> _Exercise task_:
Rewrite the stretch from the line containing "How far is the" through the end of the entries, changing "truck bumper" to "front bumper" and leaving everything else unchanged.

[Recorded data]
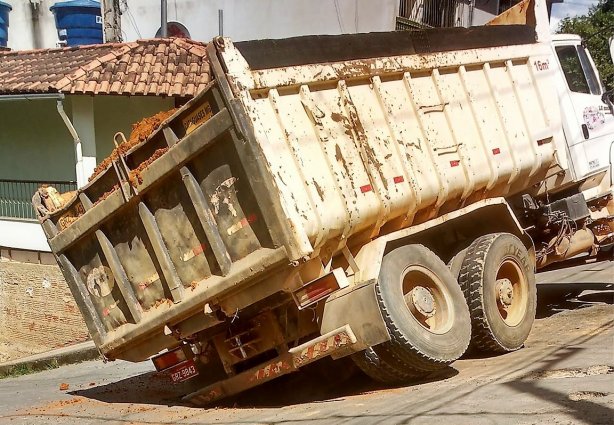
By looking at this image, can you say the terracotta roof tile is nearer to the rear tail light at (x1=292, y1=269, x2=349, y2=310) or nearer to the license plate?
the license plate

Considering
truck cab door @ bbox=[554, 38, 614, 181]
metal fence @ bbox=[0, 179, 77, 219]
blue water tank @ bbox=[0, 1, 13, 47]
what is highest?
blue water tank @ bbox=[0, 1, 13, 47]

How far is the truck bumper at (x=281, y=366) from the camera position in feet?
20.9

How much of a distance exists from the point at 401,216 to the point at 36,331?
32.9ft

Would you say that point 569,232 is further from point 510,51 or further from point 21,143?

> _Output of the task_:
How far is the front bumper at (x=281, y=366) from the camera position in feet?
20.9

How much of a distance exists from the point at 401,216 to the point at 36,331?
32.9ft

Would you say that point 569,232 is further from point 510,51 or further from point 21,143?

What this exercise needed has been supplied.